[Spatial relationship records]
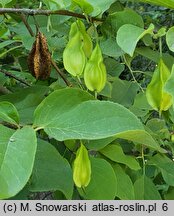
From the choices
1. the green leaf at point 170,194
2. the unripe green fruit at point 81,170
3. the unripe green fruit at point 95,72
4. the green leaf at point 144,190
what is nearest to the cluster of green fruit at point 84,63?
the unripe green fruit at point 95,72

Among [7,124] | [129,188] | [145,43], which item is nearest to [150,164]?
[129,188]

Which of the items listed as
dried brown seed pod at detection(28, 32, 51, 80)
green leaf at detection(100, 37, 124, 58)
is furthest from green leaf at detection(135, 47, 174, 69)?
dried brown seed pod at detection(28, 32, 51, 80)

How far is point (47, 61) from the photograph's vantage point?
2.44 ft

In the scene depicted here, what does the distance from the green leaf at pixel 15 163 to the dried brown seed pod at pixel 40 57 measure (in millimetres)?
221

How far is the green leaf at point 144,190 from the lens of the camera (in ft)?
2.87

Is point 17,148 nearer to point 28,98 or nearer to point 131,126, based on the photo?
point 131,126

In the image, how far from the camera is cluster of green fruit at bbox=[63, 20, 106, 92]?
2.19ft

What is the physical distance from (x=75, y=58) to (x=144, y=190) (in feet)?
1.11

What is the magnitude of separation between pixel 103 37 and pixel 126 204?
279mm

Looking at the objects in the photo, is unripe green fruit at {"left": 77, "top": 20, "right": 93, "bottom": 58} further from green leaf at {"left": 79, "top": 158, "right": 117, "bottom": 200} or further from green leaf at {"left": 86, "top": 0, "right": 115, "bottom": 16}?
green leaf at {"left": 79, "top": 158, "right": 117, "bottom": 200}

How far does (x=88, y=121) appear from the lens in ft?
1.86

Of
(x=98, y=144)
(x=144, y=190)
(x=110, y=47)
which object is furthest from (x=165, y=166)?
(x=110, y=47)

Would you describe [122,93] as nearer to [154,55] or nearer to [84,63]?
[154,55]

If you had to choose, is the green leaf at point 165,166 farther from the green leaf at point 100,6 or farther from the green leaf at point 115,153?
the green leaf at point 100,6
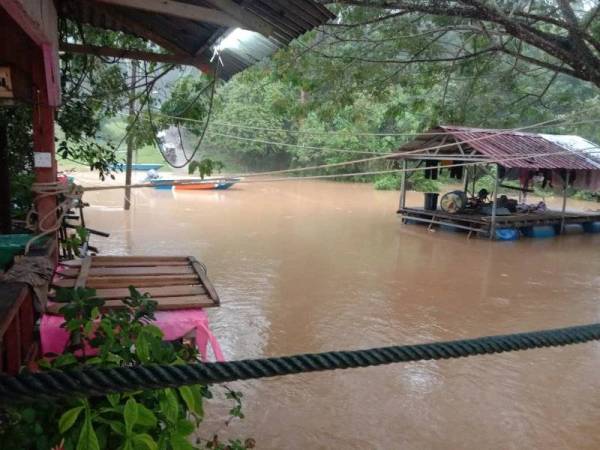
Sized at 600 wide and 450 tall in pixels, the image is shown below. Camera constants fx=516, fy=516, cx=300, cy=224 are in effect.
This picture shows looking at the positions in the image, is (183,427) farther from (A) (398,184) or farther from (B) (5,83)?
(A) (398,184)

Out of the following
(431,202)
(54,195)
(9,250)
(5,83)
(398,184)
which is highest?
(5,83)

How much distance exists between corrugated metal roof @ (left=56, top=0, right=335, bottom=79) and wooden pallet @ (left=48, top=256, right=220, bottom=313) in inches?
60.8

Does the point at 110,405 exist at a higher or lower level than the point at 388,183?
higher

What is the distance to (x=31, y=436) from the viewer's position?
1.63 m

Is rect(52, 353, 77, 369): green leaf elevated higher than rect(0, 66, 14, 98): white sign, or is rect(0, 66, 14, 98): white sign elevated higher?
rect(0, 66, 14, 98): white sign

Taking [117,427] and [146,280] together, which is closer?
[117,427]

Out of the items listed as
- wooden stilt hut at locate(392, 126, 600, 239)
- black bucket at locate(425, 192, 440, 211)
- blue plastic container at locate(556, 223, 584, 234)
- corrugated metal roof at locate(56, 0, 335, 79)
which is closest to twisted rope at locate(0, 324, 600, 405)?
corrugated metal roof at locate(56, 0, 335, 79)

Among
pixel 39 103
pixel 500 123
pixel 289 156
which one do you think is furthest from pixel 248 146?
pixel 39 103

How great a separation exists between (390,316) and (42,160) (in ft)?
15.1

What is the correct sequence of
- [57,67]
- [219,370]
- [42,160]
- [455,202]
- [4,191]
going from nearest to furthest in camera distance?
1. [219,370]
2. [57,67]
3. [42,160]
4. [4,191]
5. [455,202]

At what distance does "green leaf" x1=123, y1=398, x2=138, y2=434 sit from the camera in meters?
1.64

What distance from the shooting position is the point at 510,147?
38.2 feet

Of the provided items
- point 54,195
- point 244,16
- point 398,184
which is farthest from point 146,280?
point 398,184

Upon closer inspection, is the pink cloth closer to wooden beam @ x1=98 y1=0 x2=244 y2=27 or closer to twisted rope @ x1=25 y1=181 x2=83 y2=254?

**PROBLEM STATEMENT**
Nothing in the entries above should change when they are printed again, except that the pictures are dropped.

**OUTPUT OF THE EXERCISE**
From the choices
1. the green leaf at point 170,194
2. the unripe green fruit at point 81,170
3. the unripe green fruit at point 95,72
4. the green leaf at point 144,190
what is nearest to the cluster of green fruit at point 84,63?
the unripe green fruit at point 95,72

Among [7,124] | [129,188] | [145,43], which item is nearest to [150,164]?
[129,188]

Which of the items listed as
dried brown seed pod at detection(28, 32, 51, 80)
green leaf at detection(100, 37, 124, 58)
is furthest from green leaf at detection(135, 47, 174, 69)?
dried brown seed pod at detection(28, 32, 51, 80)

How far is point (47, 61) from the photograph's vantage point?
2.44 ft

In the scene depicted here, what does the distance from the green leaf at pixel 15 163 to the dried brown seed pod at pixel 40 57 measure (in millimetres)?
221

How far is the green leaf at point 144,190 from the lens of the camera (in ft)?
2.87

Is point 17,148 nearer to point 28,98 or nearer to point 131,126, based on the photo?
point 131,126

In the image, how far from the camera is cluster of green fruit at bbox=[63, 20, 106, 92]?
2.19ft

What is the physical distance from (x=75, y=58) to (x=144, y=190) (in feet)?
1.11

What is the magnitude of separation between pixel 103 37 and pixel 126 204?
279mm

Looking at the objects in the photo, is unripe green fruit at {"left": 77, "top": 20, "right": 93, "bottom": 58} further from green leaf at {"left": 79, "top": 158, "right": 117, "bottom": 200} or further from green leaf at {"left": 86, "top": 0, "right": 115, "bottom": 16}?
green leaf at {"left": 79, "top": 158, "right": 117, "bottom": 200}

How far does (x=88, y=121) appear from the lens in ft?
1.86

Of
(x=98, y=144)
(x=144, y=190)
(x=110, y=47)
which object is furthest from (x=165, y=166)?
(x=110, y=47)

Would you describe [122,93] as nearer to [154,55] or nearer to [84,63]?
[154,55]

If you had to choose, is the green leaf at point 165,166 farther from the green leaf at point 100,6 or farther from the green leaf at point 115,153?
the green leaf at point 100,6
Sized at 600 wide and 450 tall in pixels, the image is shown below. Camera constants fx=516, fy=516, cx=300, cy=224 are in effect.
This picture shows looking at the positions in the image, is (183,427) farther from (A) (398,184) or farther from (B) (5,83)?
(A) (398,184)

Out of the following
(431,202)
(54,195)
(9,250)
(5,83)
(398,184)
which is highest?
(5,83)

How much distance exists between corrugated metal roof @ (left=56, top=0, right=335, bottom=79) and wooden pallet @ (left=48, top=256, right=220, bottom=313) in inches?
60.8

Does the point at 110,405 exist at a higher or lower level than the point at 388,183?
higher

What is the distance to (x=31, y=436) from the viewer's position?
1.63 m

Is rect(52, 353, 77, 369): green leaf elevated higher than rect(0, 66, 14, 98): white sign, or is rect(0, 66, 14, 98): white sign elevated higher?
rect(0, 66, 14, 98): white sign

Taking [117,427] and [146,280] together, which is closer?
[117,427]

Out of the items listed as
- wooden stilt hut at locate(392, 126, 600, 239)
- black bucket at locate(425, 192, 440, 211)
- blue plastic container at locate(556, 223, 584, 234)
- corrugated metal roof at locate(56, 0, 335, 79)
which is closest to twisted rope at locate(0, 324, 600, 405)?
corrugated metal roof at locate(56, 0, 335, 79)

Among
pixel 39 103
pixel 500 123
pixel 289 156
which one do you think is furthest from pixel 248 146?
pixel 39 103

How great a separation exists between (390,316) and (42,160) (in ft)?
15.1

What is the correct sequence of
- [57,67]
- [219,370]
- [42,160]
- [455,202]
- [4,191]
going from nearest to furthest in camera distance?
1. [219,370]
2. [57,67]
3. [42,160]
4. [4,191]
5. [455,202]

At what distance does "green leaf" x1=123, y1=398, x2=138, y2=434 sit from the camera in meters?
1.64

What distance from the shooting position is the point at 510,147?
38.2 feet

Of the provided items
- point 54,195
- point 244,16
- point 398,184
which is farthest from point 146,280?
point 398,184

Upon closer inspection, is the pink cloth closer to wooden beam @ x1=98 y1=0 x2=244 y2=27 or closer to twisted rope @ x1=25 y1=181 x2=83 y2=254?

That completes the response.